Senin, 16 Januari 2012

SUFISME CALEG GAGAL

Oleh Imron Supriyadi

Hasil pemilu 9 April 2009, telah membuat sebagian calon legislatif (Caleg) yang gagal, menjadi tidak rasional. Sebagian dari mereka kemudian membuang akal sehat, dengan melakukan hal-hal diluar logika normal manusia pada umumnya. Penutupan Sekolah Dasar karena merasa berjasa atas pembangunannya, pembongkaran saluran air rakyat, karena atas bantuannya, pengambilan kembali ambal masjid yang diberikan pada masa kampaye, melarikan diri dari tanggungjawab utang piutang, sampai mengakhiri hidup dengan gantung diri. Tragis. Tetapi inilah realitas yang tengah kita hadapi saat ini.

Kesal, kecewa akibat gagal dalam pen-calegan adalah manusiawi! Tetapi jika dirunut, semua ini akibat dari kecenderungan manusia yang selalu mengukur urusan gagal dan berhasil, dengan “logika sebab dan akibat” (kausalitas). Sehingga dalam memahami kalah-menang pemilu menjadi kalkulasi untung-rugi; berapa yang diberikan, dan berapa yang diperoleh. Ketika tidak ada kesesuaian antara pengeluaran dan pendapatan, yang timbul kemudian stress dan depresi. Atau sebagian mencurigai pihak lain; mengapa ini bisa terjadi? Ada apa dibalik kekalahan? Apakah ini rekayasa? Ada manipulasi suara? KPU yang tidak profesional? Semua cenderung menyalahkan pihak lain. Ini semua terjadi, karena sebagian caleg dan tim-suksesnya memahami realitas politik dalam perspektif kausalitas tadi.

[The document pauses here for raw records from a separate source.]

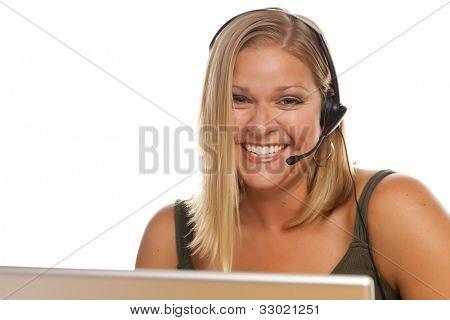 Operador de telefonía de apoyo hermoso cliente femenino amistoso frente a una pantalla de ordenador aislado en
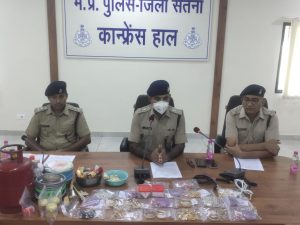 सोने के गहने चमकाने के नाम पर ठगी करने वाला गिरोह चढ़ा पुलिस के हत्थे, 3 लाख के माल सहित 8 गिरफ्तार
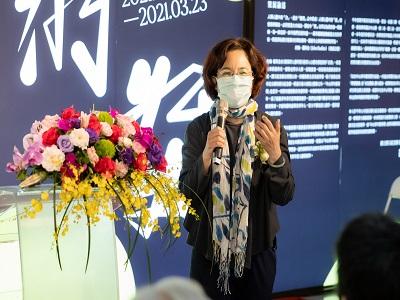 高雄市政府文化局簡美玲副局長致詞。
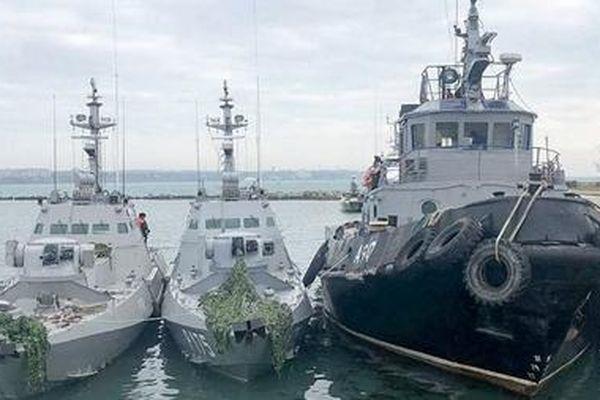 Nga-Ukraine bí mật đàm phán trao trả tù nhân bị bắt gần Eo biển Kerch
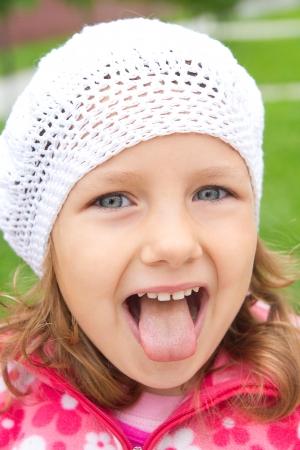 meisje toont tong
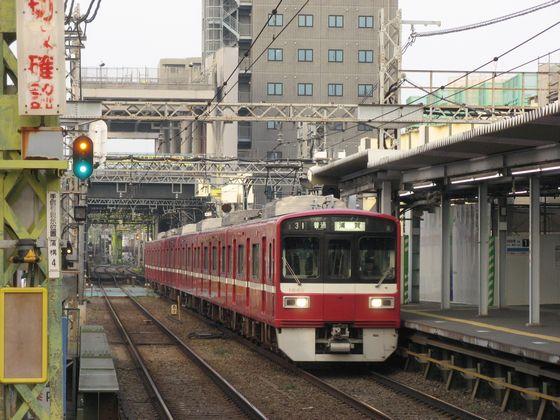 地上時代の京急蒲田駅。背後では直接高架工法により高架橋を建設中。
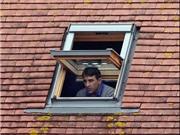 CỰC ĐỘC: Bị cấm chỉ đạo, HLV leo lên mái nhà theo dõi đội bóng thi đấu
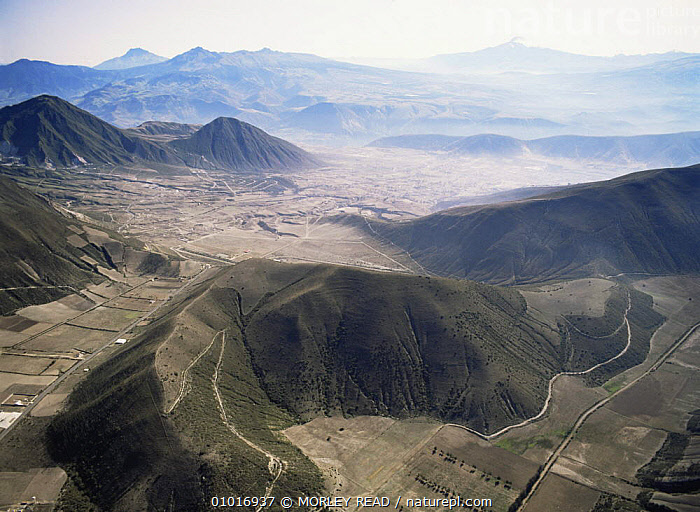 Aerial view of deforestation north of Quito, Ecuador  ,  AERIALS,ANDES,DEFORESTATION,LANDSCAPES,SOUTH AMERICA,TROPICAL RAINFOREST  ,  MORLEY READ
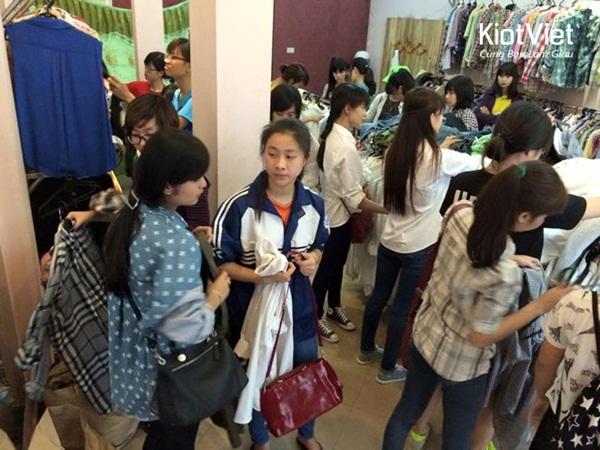 Kinh-doanh-quan-ao-hang-thung-hut-khach 1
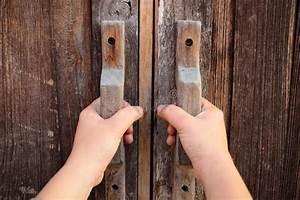 Poignée De Porte En Bois : main sur une porte en bois de poign e image stock image 50764831 ~ Melissatoandfro.com Idées de Décoration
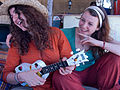 India - Women playing a banjo - 7211.jpg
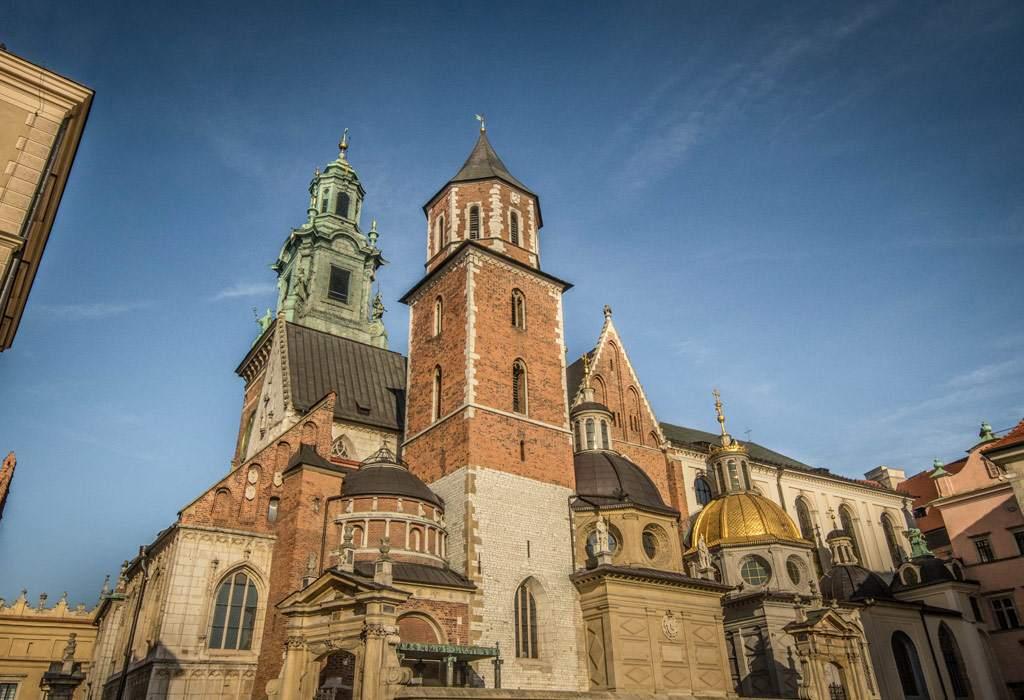 De kathedraal binnenin de kasteelmuren. Mooi vanbuiten, maar echt spectaculair wordt het pas eens je binnen bent.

Secara sadar atau tidak, asumsi negatif terhadap hasil pemilu, sebenarnya sudah keluar dari term politik itu sendiri, yang mengatakan; politik tidak bisa dihitung seperti matematika (bukan kausalitas). Pengamat politik selalu mengatakan; konstelasi politik tidak bisa dihitung dengan logika; satu ditambah satu sama dengan dua. Bukankah kalimat ini sudah sedemikian mengkristal bagi sekian banyak politisi kita? Lantas mengapa harus menuduh salah terhadap institusi KPU? Atau mengapa harus mengkambinghitamkan pihak lain, bila politik memang bukan rumus matematika yang menerapkan hukum kausalitas?

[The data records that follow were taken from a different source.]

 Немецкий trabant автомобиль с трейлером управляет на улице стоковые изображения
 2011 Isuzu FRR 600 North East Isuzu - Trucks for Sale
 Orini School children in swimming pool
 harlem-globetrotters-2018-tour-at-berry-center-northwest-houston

Paradigma politik non matematik dalam konteks politik ini, bila kemudian dipahami dalam konteks hakikat (bukan syariat), maka langsung atau tidak, membahas politik maka tidak lepas dari dunia sufi. Sebab, ketika politik dikatakan; tidak bisa diukur secara matematik, maka ia akan berpulang pada keyakinan terhadap kekuatan gaib diluar batas logika manusia, bukan hukum kausalitas. Ketika, dunia politik terkait dengan kesadaran sufistik, maka kegagalan caleg, sebaiknya bukan menciptakan tuduhan-tuduhan dan asumsi buruk terhadap pihak lain, justeru membangkitkan kesadaran, bahwa realitas politik tidak kemudian dipandang dari perspektif politik murni (hukum kausalitas) tetapi juga dalam perspektif norma hukum ke-gaiban langit yang selama ini sering diabaikan dalam politik.

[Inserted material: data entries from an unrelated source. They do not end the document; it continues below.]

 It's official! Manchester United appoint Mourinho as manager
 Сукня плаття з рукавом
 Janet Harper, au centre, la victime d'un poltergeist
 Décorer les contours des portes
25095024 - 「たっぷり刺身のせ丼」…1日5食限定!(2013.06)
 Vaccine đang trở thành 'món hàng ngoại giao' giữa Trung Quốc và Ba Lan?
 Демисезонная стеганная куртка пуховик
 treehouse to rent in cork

Dijelaskan oleh Syeh Ibnu Athoillah, dalam Kitab-nya Al-Hikam, melalui Kiai Imron Jamil asal Jombang, dalam konsep tasawuf tatanan dunia, (baca; realitas politik-red) memang tidak didasari dengan hukum kausalitas. Antara sebab dan akibat merupakan kutub berbeda yang tidak berbanding lurus sebagaimana yang selama kita pahami.
Fakta sejarah membuktikan, betapa hukum kausalitas dalam konteks politik tidak selalu berbanding lurus; setelah Habibie menggantikan Soeharto, Gus Dur menjadi presiden Indonesia. Dalam logika politik, saat itu perolehan suara Partai Kebangkitan Bangsa (PKB), tidak signifikan untuk mengangkat Gus Dur. Secara fisik-pun, Gus Dur tidak memenuhi syarat dari kriteria presiden. Tetapi ketika Tuhan mengatakan; jadi, maka jadilah (Kun Fayakun), maka yang muncul adalah ‘akibat’ yaitu Gus Dur menjadi presiden, meskipun tanpa ‘sebab’ politik yang rasional.

Namun dalam perjalanan waktu, Tuhan kemudian menciptakan keduanya. (Sebab dan akibat). Gus Dur jatuh oleh parlemen sebagai ‘akibat’ dugaan terlibatnya Gus Dur dalam kasus Bruneigate. Walapun saat itu, Mahkamah Agung sudah menyatakan Gus Dur bebas dari Bruneigate, tetapi ketika Tuhan berkehendak Gus Dur harus turun (sebagai akibat), maka melalui Dekrit Presiden, Gus Dur lengser, kemudian mengusung Megawati naik menggantikan presiden.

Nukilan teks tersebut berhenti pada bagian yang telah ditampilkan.